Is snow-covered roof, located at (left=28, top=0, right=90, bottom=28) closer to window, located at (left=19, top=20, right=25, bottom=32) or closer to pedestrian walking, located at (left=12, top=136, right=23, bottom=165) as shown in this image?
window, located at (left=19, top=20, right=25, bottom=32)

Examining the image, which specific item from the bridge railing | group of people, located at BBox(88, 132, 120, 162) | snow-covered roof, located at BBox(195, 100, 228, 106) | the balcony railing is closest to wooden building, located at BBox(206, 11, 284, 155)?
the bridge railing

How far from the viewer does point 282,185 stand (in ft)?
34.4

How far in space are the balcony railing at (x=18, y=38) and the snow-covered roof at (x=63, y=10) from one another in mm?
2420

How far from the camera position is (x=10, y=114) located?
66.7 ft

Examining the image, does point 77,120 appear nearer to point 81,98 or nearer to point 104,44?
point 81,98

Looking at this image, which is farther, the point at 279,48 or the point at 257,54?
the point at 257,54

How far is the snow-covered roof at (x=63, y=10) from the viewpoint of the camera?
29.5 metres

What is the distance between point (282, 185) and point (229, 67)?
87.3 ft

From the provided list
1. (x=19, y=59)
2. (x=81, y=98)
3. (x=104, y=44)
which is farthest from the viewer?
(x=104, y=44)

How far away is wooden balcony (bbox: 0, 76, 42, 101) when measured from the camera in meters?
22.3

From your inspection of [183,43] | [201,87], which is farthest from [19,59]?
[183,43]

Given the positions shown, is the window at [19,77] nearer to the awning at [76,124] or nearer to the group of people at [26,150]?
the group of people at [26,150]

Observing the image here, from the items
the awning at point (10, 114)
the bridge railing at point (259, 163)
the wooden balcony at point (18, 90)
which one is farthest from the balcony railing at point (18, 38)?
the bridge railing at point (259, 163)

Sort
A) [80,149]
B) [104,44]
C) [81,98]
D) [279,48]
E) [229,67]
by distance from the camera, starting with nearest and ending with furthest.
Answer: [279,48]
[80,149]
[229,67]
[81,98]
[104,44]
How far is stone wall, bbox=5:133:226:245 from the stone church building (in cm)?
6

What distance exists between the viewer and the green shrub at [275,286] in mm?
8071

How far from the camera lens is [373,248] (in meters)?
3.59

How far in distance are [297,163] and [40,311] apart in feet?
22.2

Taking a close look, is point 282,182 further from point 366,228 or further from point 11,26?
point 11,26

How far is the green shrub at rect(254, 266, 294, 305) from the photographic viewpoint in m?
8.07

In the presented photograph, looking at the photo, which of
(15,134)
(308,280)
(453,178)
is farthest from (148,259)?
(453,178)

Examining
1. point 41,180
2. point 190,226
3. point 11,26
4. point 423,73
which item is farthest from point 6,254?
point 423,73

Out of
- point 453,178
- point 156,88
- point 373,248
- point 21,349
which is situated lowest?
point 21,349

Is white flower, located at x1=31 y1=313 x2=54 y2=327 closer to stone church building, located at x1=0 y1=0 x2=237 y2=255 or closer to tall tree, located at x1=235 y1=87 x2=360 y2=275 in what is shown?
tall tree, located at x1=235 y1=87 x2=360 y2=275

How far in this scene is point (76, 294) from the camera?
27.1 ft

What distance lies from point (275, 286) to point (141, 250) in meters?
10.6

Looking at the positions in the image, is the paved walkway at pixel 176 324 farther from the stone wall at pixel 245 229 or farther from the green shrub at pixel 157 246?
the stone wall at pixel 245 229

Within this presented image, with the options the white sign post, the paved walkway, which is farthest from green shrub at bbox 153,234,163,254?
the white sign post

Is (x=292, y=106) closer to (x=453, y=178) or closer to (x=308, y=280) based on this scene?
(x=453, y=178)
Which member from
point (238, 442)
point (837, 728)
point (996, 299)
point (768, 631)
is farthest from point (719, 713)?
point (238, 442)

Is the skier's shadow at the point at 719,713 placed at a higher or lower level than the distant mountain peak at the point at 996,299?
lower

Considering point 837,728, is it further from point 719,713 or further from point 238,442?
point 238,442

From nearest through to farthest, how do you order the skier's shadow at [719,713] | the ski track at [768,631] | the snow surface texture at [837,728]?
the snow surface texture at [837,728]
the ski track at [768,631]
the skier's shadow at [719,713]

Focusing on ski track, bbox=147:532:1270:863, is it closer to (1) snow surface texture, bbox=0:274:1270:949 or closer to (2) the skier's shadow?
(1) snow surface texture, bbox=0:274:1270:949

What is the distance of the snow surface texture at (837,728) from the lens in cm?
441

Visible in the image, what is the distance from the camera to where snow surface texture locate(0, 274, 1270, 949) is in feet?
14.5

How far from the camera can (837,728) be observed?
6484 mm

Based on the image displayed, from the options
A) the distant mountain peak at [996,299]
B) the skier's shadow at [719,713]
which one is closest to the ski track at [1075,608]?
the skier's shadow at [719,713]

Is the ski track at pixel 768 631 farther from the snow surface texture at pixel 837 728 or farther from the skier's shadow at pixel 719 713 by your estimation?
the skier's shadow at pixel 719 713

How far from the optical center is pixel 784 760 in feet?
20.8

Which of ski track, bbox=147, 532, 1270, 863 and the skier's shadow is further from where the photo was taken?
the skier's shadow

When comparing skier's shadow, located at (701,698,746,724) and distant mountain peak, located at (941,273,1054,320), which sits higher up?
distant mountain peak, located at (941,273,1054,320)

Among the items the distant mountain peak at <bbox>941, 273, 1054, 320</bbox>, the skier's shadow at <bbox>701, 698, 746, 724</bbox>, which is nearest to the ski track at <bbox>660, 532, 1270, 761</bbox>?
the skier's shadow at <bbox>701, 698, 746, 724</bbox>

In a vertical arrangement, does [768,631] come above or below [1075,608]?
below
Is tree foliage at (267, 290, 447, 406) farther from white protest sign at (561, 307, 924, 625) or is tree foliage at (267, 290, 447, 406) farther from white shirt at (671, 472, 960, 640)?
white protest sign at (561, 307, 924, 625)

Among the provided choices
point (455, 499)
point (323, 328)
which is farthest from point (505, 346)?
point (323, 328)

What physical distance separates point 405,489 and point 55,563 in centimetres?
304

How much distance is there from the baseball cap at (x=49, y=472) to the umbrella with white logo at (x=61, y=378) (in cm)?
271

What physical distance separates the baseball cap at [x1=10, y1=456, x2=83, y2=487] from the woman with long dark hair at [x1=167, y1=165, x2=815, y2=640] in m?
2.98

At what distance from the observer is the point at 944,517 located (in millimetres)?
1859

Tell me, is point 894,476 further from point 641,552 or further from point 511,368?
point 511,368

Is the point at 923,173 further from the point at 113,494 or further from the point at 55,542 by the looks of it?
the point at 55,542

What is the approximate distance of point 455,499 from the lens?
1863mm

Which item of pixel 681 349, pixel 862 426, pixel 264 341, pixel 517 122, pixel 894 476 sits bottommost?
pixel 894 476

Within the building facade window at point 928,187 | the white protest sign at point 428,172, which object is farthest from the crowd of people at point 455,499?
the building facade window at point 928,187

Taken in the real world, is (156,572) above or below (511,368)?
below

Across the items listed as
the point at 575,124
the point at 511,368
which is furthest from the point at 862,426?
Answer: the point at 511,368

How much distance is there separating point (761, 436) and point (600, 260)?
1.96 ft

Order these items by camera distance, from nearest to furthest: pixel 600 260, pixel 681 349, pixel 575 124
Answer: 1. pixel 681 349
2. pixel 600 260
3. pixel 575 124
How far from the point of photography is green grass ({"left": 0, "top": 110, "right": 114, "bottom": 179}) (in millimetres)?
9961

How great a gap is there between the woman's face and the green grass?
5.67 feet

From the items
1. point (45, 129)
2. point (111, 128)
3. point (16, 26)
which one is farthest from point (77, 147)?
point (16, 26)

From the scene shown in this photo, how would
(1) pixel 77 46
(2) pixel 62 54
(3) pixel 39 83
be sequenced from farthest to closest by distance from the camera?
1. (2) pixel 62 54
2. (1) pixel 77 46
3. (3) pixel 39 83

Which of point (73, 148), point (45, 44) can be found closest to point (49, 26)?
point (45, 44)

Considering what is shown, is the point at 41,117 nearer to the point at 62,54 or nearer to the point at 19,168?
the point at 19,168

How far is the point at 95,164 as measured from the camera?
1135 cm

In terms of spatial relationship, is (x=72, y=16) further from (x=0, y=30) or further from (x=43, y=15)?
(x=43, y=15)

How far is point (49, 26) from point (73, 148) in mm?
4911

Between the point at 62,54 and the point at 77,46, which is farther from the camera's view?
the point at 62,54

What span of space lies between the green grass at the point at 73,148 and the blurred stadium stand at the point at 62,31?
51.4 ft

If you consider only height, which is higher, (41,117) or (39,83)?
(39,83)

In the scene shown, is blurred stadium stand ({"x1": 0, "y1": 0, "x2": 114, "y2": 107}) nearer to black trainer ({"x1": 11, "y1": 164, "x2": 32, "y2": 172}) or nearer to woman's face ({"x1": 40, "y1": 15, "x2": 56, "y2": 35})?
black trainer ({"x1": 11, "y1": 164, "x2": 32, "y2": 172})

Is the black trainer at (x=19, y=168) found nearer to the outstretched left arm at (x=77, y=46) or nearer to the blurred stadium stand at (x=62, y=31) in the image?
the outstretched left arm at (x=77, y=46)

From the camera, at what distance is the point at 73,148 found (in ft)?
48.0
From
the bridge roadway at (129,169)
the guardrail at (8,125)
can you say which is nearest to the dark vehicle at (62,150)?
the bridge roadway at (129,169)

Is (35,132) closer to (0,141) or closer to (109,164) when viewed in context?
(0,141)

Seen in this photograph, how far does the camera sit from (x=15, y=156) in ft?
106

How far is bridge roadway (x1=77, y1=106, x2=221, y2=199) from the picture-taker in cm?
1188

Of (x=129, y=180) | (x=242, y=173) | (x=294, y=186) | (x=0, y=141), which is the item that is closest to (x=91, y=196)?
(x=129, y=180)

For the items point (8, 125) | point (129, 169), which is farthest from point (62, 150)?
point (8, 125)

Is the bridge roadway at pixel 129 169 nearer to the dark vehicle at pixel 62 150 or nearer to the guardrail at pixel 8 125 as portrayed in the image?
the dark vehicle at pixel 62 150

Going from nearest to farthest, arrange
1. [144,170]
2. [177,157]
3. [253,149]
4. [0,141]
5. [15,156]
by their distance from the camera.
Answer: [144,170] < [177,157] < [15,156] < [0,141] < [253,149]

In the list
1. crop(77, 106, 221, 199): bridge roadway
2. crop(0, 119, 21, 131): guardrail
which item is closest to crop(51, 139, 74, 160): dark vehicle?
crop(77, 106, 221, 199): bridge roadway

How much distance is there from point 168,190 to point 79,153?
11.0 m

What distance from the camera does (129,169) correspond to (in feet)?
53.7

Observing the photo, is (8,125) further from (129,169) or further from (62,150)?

··········

### What is being asked
Rewrite the listing from the line with "Is (35,132) closer" to the line with "Answer: [144,170] <", changing "bridge roadway" to "road deck" and leaving everything else unchanged.

### Completed exercise
Is (35,132) closer to (0,141) or closer to (109,164) when viewed in context?
(0,141)

Seen in this photograph, how far does the camera sit from (x=15, y=156) in ft?
106

How far is road deck (x1=77, y1=106, x2=221, y2=199) from the picture-taker in cm?
1188

Of (x=129, y=180) | (x=242, y=173) | (x=294, y=186) | (x=0, y=141), which is the item that is closest to (x=91, y=196)?
(x=129, y=180)

For the items point (8, 125) | point (129, 169), which is farthest from point (62, 150)?
point (8, 125)

Is the road deck at pixel 129 169 nearer to the dark vehicle at pixel 62 150 or nearer to the guardrail at pixel 8 125 as portrayed in the image?
the dark vehicle at pixel 62 150

Going from nearest to farthest, arrange
1. [144,170]
2. [177,157]
3. [253,149]
4. [0,141]
5. [15,156]
by their distance from the camera.
Answer: [144,170] < [177,157] < [15,156] < [0,141] < [253,149]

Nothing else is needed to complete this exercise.